*Work instruction*. Read the data, and whenever a line holds the word "species", report that line.

================================

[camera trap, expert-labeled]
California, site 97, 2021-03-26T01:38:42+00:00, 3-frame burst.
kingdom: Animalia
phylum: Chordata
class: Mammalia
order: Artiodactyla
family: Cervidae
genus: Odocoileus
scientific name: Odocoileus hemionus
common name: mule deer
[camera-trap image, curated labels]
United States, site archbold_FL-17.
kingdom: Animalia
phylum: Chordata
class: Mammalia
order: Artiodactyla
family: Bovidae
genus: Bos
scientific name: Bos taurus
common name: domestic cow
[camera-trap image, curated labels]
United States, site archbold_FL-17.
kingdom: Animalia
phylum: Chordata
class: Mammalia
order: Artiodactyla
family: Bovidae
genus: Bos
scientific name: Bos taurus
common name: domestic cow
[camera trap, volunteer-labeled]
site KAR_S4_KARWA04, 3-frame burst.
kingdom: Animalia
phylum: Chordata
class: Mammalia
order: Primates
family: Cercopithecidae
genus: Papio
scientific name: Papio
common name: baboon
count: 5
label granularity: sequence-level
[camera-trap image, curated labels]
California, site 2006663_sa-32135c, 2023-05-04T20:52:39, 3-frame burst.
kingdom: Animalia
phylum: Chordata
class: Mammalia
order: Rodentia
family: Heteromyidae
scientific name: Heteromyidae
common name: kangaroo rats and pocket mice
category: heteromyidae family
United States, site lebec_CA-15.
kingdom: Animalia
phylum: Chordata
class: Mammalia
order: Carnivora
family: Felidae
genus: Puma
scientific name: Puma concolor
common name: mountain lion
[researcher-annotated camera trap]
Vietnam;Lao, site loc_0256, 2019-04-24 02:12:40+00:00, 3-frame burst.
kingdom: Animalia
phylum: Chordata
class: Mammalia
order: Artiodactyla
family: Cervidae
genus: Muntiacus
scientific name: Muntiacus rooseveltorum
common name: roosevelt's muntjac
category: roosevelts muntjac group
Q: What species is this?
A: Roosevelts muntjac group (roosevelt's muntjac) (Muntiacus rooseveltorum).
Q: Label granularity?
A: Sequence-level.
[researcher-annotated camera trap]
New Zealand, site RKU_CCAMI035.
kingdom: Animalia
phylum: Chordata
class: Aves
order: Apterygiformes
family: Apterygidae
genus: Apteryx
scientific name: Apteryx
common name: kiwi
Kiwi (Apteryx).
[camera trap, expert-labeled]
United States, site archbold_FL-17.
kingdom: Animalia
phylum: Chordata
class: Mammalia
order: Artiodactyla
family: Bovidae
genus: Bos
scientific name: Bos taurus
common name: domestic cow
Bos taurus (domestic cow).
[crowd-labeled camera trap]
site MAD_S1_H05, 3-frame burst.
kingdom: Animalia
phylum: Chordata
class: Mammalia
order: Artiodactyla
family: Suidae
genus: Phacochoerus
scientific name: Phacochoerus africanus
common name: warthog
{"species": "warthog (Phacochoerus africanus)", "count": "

================================

*Your solution*.
Q: What species is this?
{"species": "warthog (Phacochoerus africanus)", "count": "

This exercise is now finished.